For years I’ve heard about the Toronto International Film Festival, from friends and relatives who live there and through news reports.
It’s a festival that celebrities and the public both enjoy.
"When the big stars come to this festival I think what they really like is that it's a public festival," said Cameron Bailey, co-director of the festival in a story by the Canadian Press. "Unlike some of the big industry festivals in Europe, they can actually really connect with the fans here. And the Toronto fans are cool - they're not going to go crazy with them, but they really admire and appreciate their work."
I'll agree my friends are cool. And they have bumped into celebrities on several occasions during their pilgrimage to the festival, only to find themselves in a deep conversation over the French-Canadian delicacy known as “poutine.” This French-Canadian delicacy (very) slightly resembles American cheese fries with gravy. Being a native of Canada I will say fries and gravy rock, but hold the cheese curds, please.
So back to the film festival.
“You got to come, eh?” my friends would always say.
“Someday, maybe,” was my reply.
However, this year I took my friend's invitation seriously. But instead of attending as guest, the journalist in me decided to cover the event while I’m there.
I envy the Hollywood mainstays such as George Clooney and Brad Pitt – who can just fly in and out. It’s not that easy for a reporter covering the event.
Did I mention the paperwork involved with getting the interview
with these stars?
Still, it's worth it. TIFF is not as old as Cannes (a baby by comparison), but it is much bigger in terms of the number of films (268 features and 68 shorts) and the media exposure.
Therein lays my biggest dilemma since starting this adventure -- narrowing down the screenings that I wish to attend. A lot of journalists covering TIFF are there for the entire week. Being Cinderella and attending the ball for the first time, I have only the weekend.
So choose one screening and one interview, right?
|Francis Ford Coppola on the set of Twixt.|
At the top of my list was Francis Ford Coppola. He’s at TIFF promoting his new film "Twixt" starring Val Kilmer. Besides being the director of the “Godfather” he was a Detroiter before he was a New Yorker. It was a good start.
Once I started hearing from the publicists, including those with Clooney, Sir Anthony Hopkins, Ryan Gosling and Rhys Ifans the list quickly changed. Clooney's Toronto contributions include the family drama "The Descendants" from director Alexander Payne (“Sideways”) and a political saga he directed, "The Ides of March" in which he plays a presidential candidate, opposite Ryan Gosling. Gosling, who will be returning to his native province of Ontario as a breakout artist, is also in Toronto promoting his new action film, "Drive." Hopkins is starring in the sexual thriller "360" along with Jude Law; Rhys Ifans stars alongside Vanessa Redgrave in the Shakespeare film, "Anonymous."

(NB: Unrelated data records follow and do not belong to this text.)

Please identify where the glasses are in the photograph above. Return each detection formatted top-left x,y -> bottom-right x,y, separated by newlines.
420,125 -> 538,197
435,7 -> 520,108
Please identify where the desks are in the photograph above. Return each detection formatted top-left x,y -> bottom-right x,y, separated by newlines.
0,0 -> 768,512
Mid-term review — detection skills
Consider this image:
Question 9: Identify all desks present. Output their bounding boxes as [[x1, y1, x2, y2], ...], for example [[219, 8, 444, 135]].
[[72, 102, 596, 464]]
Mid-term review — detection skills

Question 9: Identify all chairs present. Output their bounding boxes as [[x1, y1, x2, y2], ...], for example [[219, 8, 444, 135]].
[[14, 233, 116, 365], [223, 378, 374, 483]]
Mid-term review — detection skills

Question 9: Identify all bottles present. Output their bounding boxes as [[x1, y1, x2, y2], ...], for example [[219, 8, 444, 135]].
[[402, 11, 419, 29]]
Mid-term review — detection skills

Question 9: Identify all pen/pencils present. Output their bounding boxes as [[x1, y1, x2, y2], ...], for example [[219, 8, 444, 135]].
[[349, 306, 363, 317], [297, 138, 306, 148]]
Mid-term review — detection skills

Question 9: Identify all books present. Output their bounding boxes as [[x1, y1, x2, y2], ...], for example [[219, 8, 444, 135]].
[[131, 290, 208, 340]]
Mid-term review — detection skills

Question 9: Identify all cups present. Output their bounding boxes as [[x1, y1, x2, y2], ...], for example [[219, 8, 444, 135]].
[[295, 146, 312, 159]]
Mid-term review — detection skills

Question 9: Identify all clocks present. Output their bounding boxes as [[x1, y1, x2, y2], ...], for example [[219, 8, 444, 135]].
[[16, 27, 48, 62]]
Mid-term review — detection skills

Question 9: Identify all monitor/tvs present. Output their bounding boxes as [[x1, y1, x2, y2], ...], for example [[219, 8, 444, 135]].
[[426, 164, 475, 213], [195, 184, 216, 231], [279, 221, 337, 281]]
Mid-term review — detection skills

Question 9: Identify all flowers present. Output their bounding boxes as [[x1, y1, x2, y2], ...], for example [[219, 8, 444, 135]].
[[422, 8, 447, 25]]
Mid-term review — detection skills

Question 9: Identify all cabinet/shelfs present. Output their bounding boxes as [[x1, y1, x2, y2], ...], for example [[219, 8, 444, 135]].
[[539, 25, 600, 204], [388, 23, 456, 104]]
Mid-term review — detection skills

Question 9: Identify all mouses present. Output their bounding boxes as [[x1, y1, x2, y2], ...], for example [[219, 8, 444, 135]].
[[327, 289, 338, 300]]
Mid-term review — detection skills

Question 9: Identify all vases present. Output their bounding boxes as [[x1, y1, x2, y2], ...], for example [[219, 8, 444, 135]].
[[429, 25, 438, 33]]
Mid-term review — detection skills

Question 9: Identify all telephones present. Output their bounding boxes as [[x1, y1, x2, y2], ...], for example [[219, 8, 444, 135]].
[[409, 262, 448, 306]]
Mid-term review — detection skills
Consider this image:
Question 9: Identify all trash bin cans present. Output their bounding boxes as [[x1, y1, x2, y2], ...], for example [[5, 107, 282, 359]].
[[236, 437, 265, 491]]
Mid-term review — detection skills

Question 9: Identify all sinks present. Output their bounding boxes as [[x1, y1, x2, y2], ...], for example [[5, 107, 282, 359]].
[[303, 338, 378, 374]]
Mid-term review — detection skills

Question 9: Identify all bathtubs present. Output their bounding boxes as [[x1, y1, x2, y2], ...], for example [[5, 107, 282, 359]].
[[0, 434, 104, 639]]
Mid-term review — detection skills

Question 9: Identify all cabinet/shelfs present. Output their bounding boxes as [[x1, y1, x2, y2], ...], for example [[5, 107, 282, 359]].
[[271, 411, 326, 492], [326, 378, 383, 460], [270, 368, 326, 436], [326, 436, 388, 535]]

I tried to include as many press opps as possible.
|One of several documentaries at TIFF.|
But then there’s the logistics: maintaining a thorough schedule of theater locations and travel time. Most of the screenings are in downtown Toronto, but we're talking Canadian (metric) blocks as opposed to American (feet) blocks. So I allowed extra time for scrambling. But just when I thought I had mastered TIFF, a wave of emails arrived from the international contingent. By the time I left the shop I was feeling the ill effects of too many sweets in one sitting.
As of today I have several back-to-back interviews within minutes of a screening and at least three or four more confirmations to come in. None of which include Coppola, who will be there when I’m gone.
Film festivals are a crazy event to cover.
I'm not even there yet and already I can see myself racing between events with a sweat ball dangling from my nose. Yet I could not be more excited.
So, despite the paperwork and tummy knot, I am delighted to be covering TIFF.